Day 75: SINning in Stats
Today we begin the journey to Inferential Statistics in my AP Statistics class. And I use the development of the sampling distribution of a statistic as a means to set up good habits as well as develop the conceptual understanding of why we need to check conditions for the elements of the sampling distribution: Center, Spread, and Shape.
I found that students really struggled with all of the apparently different conditions for the various inference methods we study in second semester. I really wanted to streamline the process of checking the conditions. After looking at and comparing the various assumptions and conditions, I realized that the two sampling distributions used in the inference procedures about proportions or means boiled down to two things: a random element in the data collection method (simple random sample or randomized experiment), and sample size where one needs both a large enough and a small enough sample to determine the standard deviation and shape. In addition, I needed to help my students understand the difference between assumptions and conditions.
Here is a summary of what I found:
Independence Assumption: The sampled values must be independent of each other
The Sample Size Assumption: The sample size, n, must be large enough
Assumptions are hard—often impossible—to check. Still, we need to check whether the assumptions are reasonable by checking conditions that provide information about the assumptions. The corresponding conditions to check before using the Normal to model the distribution of sample proportions or means are the Randomization Condition, 10% Condition and the Success-Failure Condition/Large Enough Sample Size Condition.
Conditions you can check:
Randomization Condition: The data must be representative of the population. (That is, it must come from a randomized experiment, or from a simple random sample of the population; the sampling method must be unbiased.)

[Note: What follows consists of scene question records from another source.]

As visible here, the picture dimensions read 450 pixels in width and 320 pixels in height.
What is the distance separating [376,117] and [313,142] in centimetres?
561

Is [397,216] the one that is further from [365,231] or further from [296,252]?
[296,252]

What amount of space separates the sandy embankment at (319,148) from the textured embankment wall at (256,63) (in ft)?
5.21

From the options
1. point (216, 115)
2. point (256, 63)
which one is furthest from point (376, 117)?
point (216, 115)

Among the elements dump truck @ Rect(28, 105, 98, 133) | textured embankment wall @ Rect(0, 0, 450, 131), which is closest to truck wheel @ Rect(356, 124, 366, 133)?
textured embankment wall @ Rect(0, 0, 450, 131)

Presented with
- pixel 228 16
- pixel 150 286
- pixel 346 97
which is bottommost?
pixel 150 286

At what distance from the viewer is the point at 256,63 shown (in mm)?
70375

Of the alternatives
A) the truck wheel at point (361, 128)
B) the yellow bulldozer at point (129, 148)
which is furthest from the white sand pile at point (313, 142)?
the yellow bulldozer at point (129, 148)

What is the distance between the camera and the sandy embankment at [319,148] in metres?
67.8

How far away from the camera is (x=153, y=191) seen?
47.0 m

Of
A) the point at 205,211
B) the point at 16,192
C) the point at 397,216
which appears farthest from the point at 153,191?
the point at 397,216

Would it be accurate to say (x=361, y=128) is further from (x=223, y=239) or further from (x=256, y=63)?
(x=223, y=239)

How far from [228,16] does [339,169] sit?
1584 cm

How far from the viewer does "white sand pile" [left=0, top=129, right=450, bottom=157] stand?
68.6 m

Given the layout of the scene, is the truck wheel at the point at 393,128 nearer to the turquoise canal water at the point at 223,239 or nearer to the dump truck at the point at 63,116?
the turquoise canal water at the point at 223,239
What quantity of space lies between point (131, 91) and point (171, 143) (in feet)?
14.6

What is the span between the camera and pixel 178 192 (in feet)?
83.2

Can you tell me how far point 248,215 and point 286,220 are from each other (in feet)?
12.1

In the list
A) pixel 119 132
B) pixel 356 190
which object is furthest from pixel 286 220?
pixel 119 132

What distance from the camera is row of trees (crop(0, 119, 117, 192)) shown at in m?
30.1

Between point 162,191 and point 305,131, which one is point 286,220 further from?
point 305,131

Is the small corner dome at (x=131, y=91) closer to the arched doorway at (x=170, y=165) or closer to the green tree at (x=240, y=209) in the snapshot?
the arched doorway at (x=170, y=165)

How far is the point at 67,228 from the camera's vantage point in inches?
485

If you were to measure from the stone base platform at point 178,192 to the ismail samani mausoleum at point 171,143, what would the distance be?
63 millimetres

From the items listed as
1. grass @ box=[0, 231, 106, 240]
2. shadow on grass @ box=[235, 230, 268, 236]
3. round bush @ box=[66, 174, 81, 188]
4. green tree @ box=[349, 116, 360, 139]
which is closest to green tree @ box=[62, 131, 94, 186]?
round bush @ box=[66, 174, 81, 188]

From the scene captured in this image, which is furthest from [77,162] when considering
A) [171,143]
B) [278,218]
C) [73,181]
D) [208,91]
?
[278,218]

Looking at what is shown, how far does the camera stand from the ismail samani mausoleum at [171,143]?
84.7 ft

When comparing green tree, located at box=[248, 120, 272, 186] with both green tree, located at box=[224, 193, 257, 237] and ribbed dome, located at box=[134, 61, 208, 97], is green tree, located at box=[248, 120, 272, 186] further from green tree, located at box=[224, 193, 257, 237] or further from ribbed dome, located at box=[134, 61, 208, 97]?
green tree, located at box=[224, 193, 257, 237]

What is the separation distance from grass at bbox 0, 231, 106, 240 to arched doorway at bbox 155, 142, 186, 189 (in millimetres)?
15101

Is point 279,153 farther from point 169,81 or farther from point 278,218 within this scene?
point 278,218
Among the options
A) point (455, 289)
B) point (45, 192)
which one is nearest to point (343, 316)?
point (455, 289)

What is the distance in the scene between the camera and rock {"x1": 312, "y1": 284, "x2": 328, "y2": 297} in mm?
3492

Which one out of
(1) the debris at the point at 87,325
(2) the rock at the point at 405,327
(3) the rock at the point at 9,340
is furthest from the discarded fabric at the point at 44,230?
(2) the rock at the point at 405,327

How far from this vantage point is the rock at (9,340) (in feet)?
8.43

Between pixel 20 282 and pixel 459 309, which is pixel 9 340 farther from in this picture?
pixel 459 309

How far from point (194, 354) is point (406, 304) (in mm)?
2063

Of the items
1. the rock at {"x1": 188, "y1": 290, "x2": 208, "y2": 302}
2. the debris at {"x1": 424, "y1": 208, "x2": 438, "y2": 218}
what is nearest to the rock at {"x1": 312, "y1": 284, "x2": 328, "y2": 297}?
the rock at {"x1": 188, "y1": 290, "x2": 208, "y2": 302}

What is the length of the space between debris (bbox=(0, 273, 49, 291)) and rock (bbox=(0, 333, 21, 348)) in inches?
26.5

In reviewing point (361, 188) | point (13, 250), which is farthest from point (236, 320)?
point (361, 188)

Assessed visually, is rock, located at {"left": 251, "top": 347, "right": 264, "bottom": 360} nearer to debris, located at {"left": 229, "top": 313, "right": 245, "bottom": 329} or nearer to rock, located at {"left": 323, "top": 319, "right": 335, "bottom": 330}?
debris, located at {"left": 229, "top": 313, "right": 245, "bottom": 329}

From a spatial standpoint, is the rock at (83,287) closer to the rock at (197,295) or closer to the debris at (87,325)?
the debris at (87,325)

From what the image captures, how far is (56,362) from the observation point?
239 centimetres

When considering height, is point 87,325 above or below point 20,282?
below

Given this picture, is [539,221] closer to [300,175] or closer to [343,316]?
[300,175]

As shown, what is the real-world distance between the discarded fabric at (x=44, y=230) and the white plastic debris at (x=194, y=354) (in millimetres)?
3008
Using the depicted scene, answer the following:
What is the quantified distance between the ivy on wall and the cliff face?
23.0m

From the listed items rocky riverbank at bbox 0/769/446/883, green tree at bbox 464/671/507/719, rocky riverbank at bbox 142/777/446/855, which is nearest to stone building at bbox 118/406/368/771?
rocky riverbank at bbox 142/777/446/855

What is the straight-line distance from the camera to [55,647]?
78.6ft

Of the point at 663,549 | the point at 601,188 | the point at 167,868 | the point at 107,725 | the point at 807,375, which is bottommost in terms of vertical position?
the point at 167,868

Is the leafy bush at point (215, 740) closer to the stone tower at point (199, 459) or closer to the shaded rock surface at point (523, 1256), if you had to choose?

10% Condition: The sample size, n, must be no larger than 10% of the population.
Success/Failure Condition: The sample size must be large enough so that we can expect at least 10 “successes” and 10 “failures”. That is, np > 10 and nq > 10 OR Large Enough Sample Condition: If the population is unimodal and symmetric, any size sample is sufficient. Otherwise, a larger sample is needed.
I also wanted it have some kind of cognitive framework to fit these ideas. How could I combine the ideas into chunks that include the essence of the assumptions and conditions? Well, Random made its own sense, but Independence and the 10% condition were intertwined, and the approximately Normal shape was tied to having a large enough size sample via success vs fails or simply a larger sample was better.
Acronyms are great memory devices, especially when first learning about something new and complex. The acronym is a simple organizational tool that reminds the user of the complex ideas. My next thought was what kind of acronym could I come up with for these? RIN (for random, independence and normal)..but there was no real hook or interesting connection with RIN. How about SIN where S stood for random Sample…but that was somewhat suspect because not all inference is about sampling, so I did stretch it a little to say SRS or random assignment (they both sound essy). And I use the catchy phrase, “It is a SIN to not check the conditions.” And I have found that my kiddos don’t forget to check them….phewww!
Here is an example of how we talk through these ever important assumptions and conditions. As the year progresses, we fine-tune and focus in on the important distinctions, but the acronym SIN and these three words give us a simple framework to talk about the distinctions. To set the groundwork for next semester, I have students recognize the assumptions/conditions AND what the condition guarantees.